简体   繁体   中英

debugging a process spawned with CreateProcess in Visual Studio

I've created a Windows/C++/WTL application that spawns a child process. The two processes communicate via anonymous pipes.

I'd like to be able to debug the child process.

Since both parent and child projects are in the same solution in Visual Studio 2008, is there any way to tell VS2008 that I'd like the debugger to debug both processes?

When I start the debugger with the parent process, the debugger won't break on any breakpoints in the child process code.

And since the child process is spawned by the parent process, I can't think of an easy way of attaching the child process (maybe via another instance of VS2008) when it's spawned.

Any insights greatly appreciated!

Plenty of options:

  • You can debug multiple .exes with one instance of the debugger by using Debug + Attach. I however always use two instances of Visual Studio, use Debug + Attach in the second one.

  • You could put a __debugbreak() in the child's code, the JIT debugger window will prompt you to select a debugger.

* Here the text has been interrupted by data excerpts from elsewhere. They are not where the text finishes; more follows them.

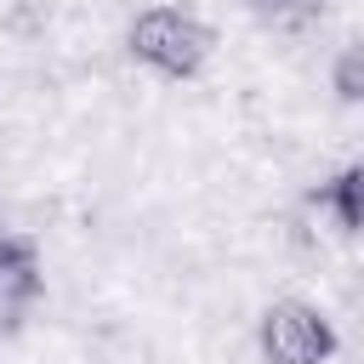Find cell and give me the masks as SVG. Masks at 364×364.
I'll return each instance as SVG.
<instances>
[{"instance_id": "cell-1", "label": "cell", "mask_w": 364, "mask_h": 364, "mask_svg": "<svg viewBox=\"0 0 364 364\" xmlns=\"http://www.w3.org/2000/svg\"><path fill=\"white\" fill-rule=\"evenodd\" d=\"M125 46H131V57H136L142 68H154V74H165V80H193V74L210 63L216 34H210L205 17L182 11V6H148V11L131 17Z\"/></svg>"}, {"instance_id": "cell-2", "label": "cell", "mask_w": 364, "mask_h": 364, "mask_svg": "<svg viewBox=\"0 0 364 364\" xmlns=\"http://www.w3.org/2000/svg\"><path fill=\"white\" fill-rule=\"evenodd\" d=\"M256 347L267 364H330L336 358V324L313 301H273L256 324Z\"/></svg>"}, {"instance_id": "cell-3", "label": "cell", "mask_w": 364, "mask_h": 364, "mask_svg": "<svg viewBox=\"0 0 364 364\" xmlns=\"http://www.w3.org/2000/svg\"><path fill=\"white\" fill-rule=\"evenodd\" d=\"M313 199L336 216V228H341V233H364V159H358V165H347V171H336Z\"/></svg>"}, {"instance_id": "cell-4", "label": "cell", "mask_w": 364, "mask_h": 364, "mask_svg": "<svg viewBox=\"0 0 364 364\" xmlns=\"http://www.w3.org/2000/svg\"><path fill=\"white\" fill-rule=\"evenodd\" d=\"M40 296H46V273L0 284V341H11V336L28 324V313H34V301H40Z\"/></svg>"}, {"instance_id": "cell-5", "label": "cell", "mask_w": 364, "mask_h": 364, "mask_svg": "<svg viewBox=\"0 0 364 364\" xmlns=\"http://www.w3.org/2000/svg\"><path fill=\"white\" fill-rule=\"evenodd\" d=\"M330 91H336L341 108H364V46L336 51V63H330Z\"/></svg>"}, {"instance_id": "cell-6", "label": "cell", "mask_w": 364, "mask_h": 364, "mask_svg": "<svg viewBox=\"0 0 364 364\" xmlns=\"http://www.w3.org/2000/svg\"><path fill=\"white\" fill-rule=\"evenodd\" d=\"M34 273H40V245H34L28 233L0 228V284H11V279H34Z\"/></svg>"}, {"instance_id": "cell-7", "label": "cell", "mask_w": 364, "mask_h": 364, "mask_svg": "<svg viewBox=\"0 0 364 364\" xmlns=\"http://www.w3.org/2000/svg\"><path fill=\"white\" fill-rule=\"evenodd\" d=\"M262 23H279V28H307L324 17V0H245Z\"/></svg>"}]
</instances>
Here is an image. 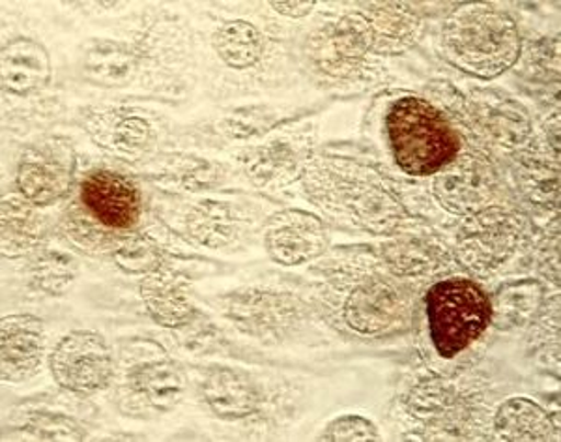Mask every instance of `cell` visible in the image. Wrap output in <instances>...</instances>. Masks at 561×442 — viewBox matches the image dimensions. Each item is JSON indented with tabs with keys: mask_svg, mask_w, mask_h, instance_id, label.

  • You can use the "Image File Execution Options" registry key to automatically launch a debugger as soon as the child .exe is started. Add a key named HKEY_LOCAL_MACHINE\\SOFTWARE\\Microsoft\\Windows NT\\CurrentVersion\\Image File Execution Options\\YourApp.exe, set its "Debugger" value to "vsjitdebugger.exe"

  • There is a VS add-in that makes it easier yet, haven't tried it myself yet.

You can temporarily put in a call to DebugBreak() somewhere in the startup code of your child process. This will cause Windows to prompt you if you want to debug that process.

You could put a global named mutex around your CreateProcess call, and then try to grab the mutex in the child process. If you then put a breakpoint on the CreateProcess call, you should have time to attach to the child before it does anything substantial.

Note that you would miss anything that happens before main in the child process.

edit: As an example, something like this, untested:

// parent.cpp
HANDLE hMutex = ::CreateMutex(NULL, TRUE, "Global\\some_guid");
::CreateProcess(...);
::ReleaseMutex(hMutex); // breakpoint here
::CloseHandle(hMutex);

// child.cpp
int main(...)
{
  HANDLE hMutex = ::OpenMutex(MUTEX_ALL_ACCESS, FALSE, "Global\\some_guid");
  ::WaitForSingleObject( hMutex, INFINITE );
  ::CloseHandle(hMutex);

  ...
}

You would probably want to wrap it with #if _DEBUG or environment variable checks.